Back in the 1960’s, there was no interstate connecting Gulf Coast travelers from New Orleans to Mobile. Before the I10, you took Hwy. 90 through Mississippi and knew every landmark and bathroom stop: the Friendship House and its iconic Deer Ranch; Broadwater Beach Marina; the Biloxi Lighthouse; Gus Stevens Restaurant; and the latest beach re-nourishment signs that inevitably followed every hurricane.

I will never forget that first trip in the family’s old Chrysler Brougham down Hwy. 90 after Hurricane Camille, which was considered the epitome of destructive hurricanes. Until Katrina, of course. The ancient, massive oak trees with their sprawling roots that seemed to stretch endlessly all the way to Tennessee were still there, but dozens of shrimp boats and tug boats were haphazardly tossed across the beach highway, onto the shore, like lawn ornaments near historic antebellum homes. Lesser structures didn’t survive the storm surge, leaving foundations, toilets, and bathtubs as painful eyesores. That is, until that building was refurbished or razed and something completely spectacular took its place.

I will always miss my beloved Deer Ranch; fond memories and photos of me feeding the deer with milk bottles in my mother’s albums are all that remain. But each hurricane requires coastal residents to rebuild and modernize our infrastructure and landmarks, usually with Federal grant and disaster relief monies.

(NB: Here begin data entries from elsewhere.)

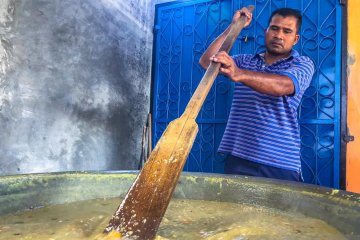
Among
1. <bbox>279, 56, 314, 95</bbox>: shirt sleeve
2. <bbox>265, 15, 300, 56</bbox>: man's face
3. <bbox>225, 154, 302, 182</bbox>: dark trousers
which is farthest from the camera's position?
<bbox>265, 15, 300, 56</bbox>: man's face

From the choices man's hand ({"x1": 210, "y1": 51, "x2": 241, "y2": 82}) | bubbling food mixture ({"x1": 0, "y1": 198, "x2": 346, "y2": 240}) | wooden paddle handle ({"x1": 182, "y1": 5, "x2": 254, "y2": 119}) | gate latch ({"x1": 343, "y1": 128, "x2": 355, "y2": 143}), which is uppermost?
man's hand ({"x1": 210, "y1": 51, "x2": 241, "y2": 82})

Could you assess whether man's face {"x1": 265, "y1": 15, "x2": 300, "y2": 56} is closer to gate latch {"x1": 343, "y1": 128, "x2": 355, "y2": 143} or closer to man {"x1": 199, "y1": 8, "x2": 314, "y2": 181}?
man {"x1": 199, "y1": 8, "x2": 314, "y2": 181}

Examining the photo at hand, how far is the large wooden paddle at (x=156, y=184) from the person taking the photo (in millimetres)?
1030

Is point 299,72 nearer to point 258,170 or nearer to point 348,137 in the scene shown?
point 258,170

Katrina’s best legacy, if there actually is one, is that she ushered in an era of land-based gaming in Mississippi that rivals Las Vegas. Today’s Mississippi Gulf Coast is lined with 12 grand casinos offering world class entertainment and superb restaurants. The newest casino, Jimmy Buffett’s Margaritaville, just opened with a nice marina on the east end of Biloxi’s Back Bay, providing 1,000 new jobs and a uniquely themed buffet for hungry Parrotheads and gamblers alike.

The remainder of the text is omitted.